“Can I ask you something else? About your mom?”
I took a hefty drink of my wine and groaned. “If you have to.”
“I guess it’s not about your mom, but your dad. I take it he wasn’t ever around?”
I should have known it was coming. It was still a surprise. Not that he was curious. Most people usually were. The surprise came from the fact Logan was no longer relaxed. At some point, he’d planted his feet on the patio and leaned forward, fully invested. Fully serious.
And while I usually blew it off, laughed about the completely shitty hand Jassen and I had been dealt, I couldn’t do it. Not with Logan being so intense.
“Jassen’s dad was around for a while. He came and went long enough I remember him bringing him bringing us Christmas gifts one year, but that was, gosh… I was maybe five then? I have no idea who my dad is. Not sure my mom ever knew.”
There’d been a time I would have lied. Would have hidden that truth. It was in high school when I told a friend’s parents about my parents and had seen the way they shut down around me.
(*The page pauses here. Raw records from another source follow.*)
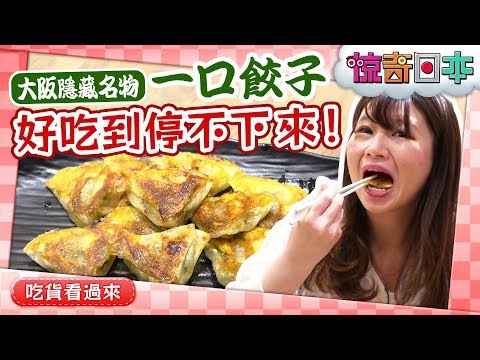 外国人の知らない大阪隠れ名物「ひとくち餃子」【ビックリ日本】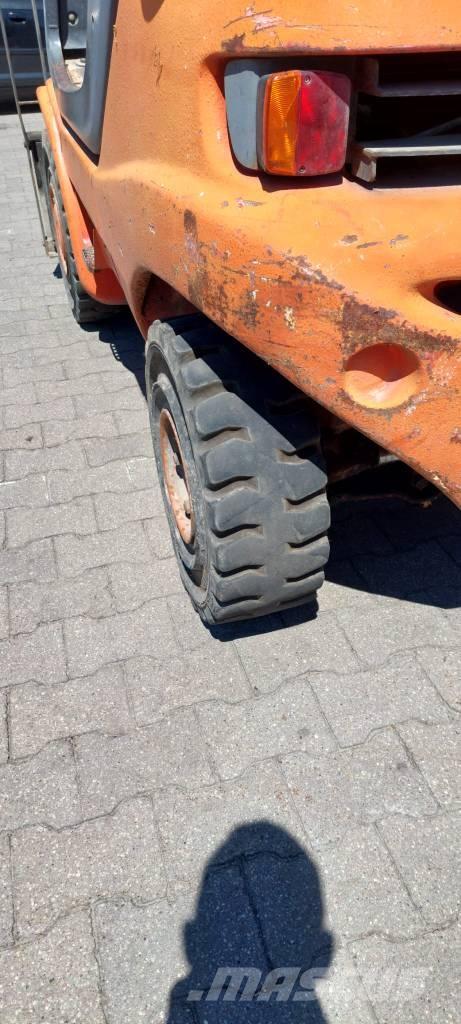 Linde H 20 T-03 Газові навантажувачі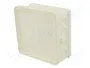 OBO BETTERMANN Caja de conexiones A 14 blanca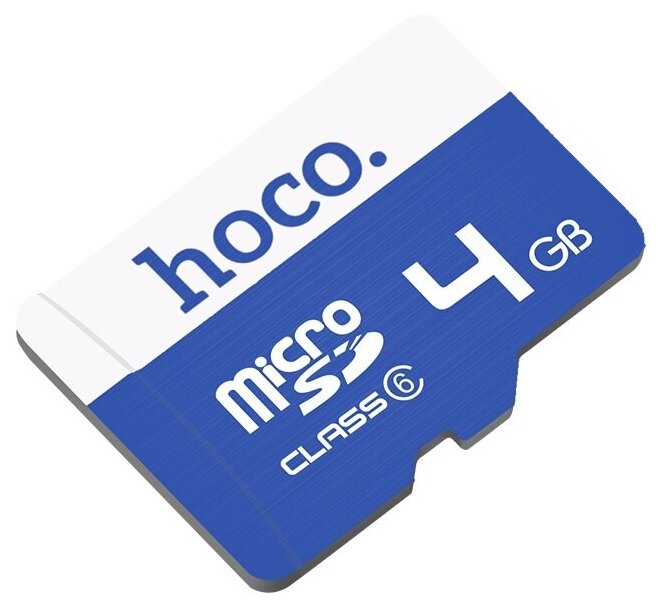 Micro SD 4GB class 6, HOCO, A1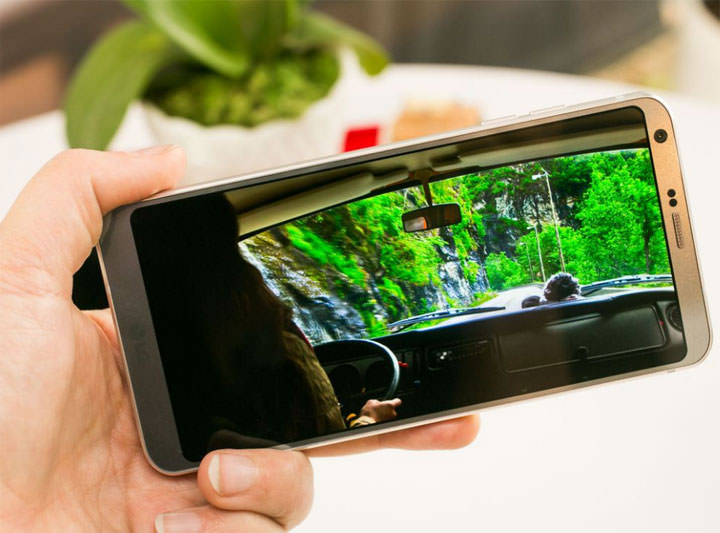 [Mobile] 大螢幕，小機身：主打可一手掌握的LG G6全新發表！ - 阿祥的網路筆記本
I’d gone from a friend of their daughter’s to someone they kept an eagle eye on whenever I was around. Too afraid I’d steal something, probably, but that had never been the case. It had, though, been my first introduction to knowing I’d be judged forever for the choices my mom made.
“I didn’t know,” Logan said, and his voice was a quiet rasp. Thick with regret.
“Jassen and I are all we’ve ever had, but that was always enough. He went to college and even with his scholarship, he worked. He sent me money until I was old enough to get my own job. Where we grew up, we knew a lot of people who had it a lot worse.”
The family who lived in the upstairs apartment from us had an asshole dad. Every night, he stumbled home and beat his wife and kids. We hadn’t been abused… we’d been ignored and neglected.
Some would say it was all the same, but I knew better.
I’d had it golden compared to a lot of the other kids in our run-down apartment building. At least my mom had always managed to pay rent, kick out any guy she brought home who leered at me. There were many I knew who wouldn’t do that. She might not have taken care of us, but she protected me from the worst things that could happen.
She was a shitty mom, but she wasn’t the worst. By far.
Campfires and pine trees surrounded me, smothered me in a cocoon of warmth, and then I was being settled on clouds. Weighed down by the soft, luxurious feel of them.
A deep voice rumbled in my ear, creating a cascade of shivers down my arm. “Go back to sleep, Ruby.”
Oh… oh… I was neither in the clouds nor near a campfire. This was Logan.
I forced my eyes to open and caught his gaze in the darkened room. He must have flipped on the bathroom light to let a glow light the room because the door was open behind him. “You… you carried me to bed?”
What the hell for?
Oh… the night. The patio. I’d talked about my mom and refilled my wine before he brought the bottle outside in a bucket of ice with a couple more beers. We’d spent more time talking about Amelia. About football. He’d chuckled at the basic questions I’d asked him and lit up the night sky with his smile when he told me stories about Amelia. And somehow, I’d fallen asleep.
How embarrassing.
“Thanks for keeping me company, Ruby. I had fun tonight.”
I blinked and forced my eyes to open. I was so sleepy, but he was standing over me, and oh dear… those lips of his.
Keep him company? That did sound nice. I’d had fun, too.
“Night, Logan. Tonight was nice.”
In the distance, a soft hum sounded. Maybe it came from him. Maybe me. Sleep was pulling me under and then I felt a warm brush over my cheek. I curled deeper into the pillow as he draped the covers over me.
“Night, Ruby. Sleep well.”
I woke hours later, to the sun seeping in through the lightweight blinds. The gentle hum of the air conditioner. It took me a second to remember where I was, and once I did, I immediately rolled over.
“Oh God,” I groaned into my pillow. I’d fallen asleep while talking to my boss, and he’d carried me to bed like I was some child.
What a horrible first impression to make. A nanny who couldn’t handle her alcohol and fell asleep in the middle of a conversation.
He was probably going to fire me. Especially after telling him all the stories about my mom. There was no way he’d trust me with his daughter now. I might as well pack my bags and slink back to Jassen’s. Hell, maybe Portland.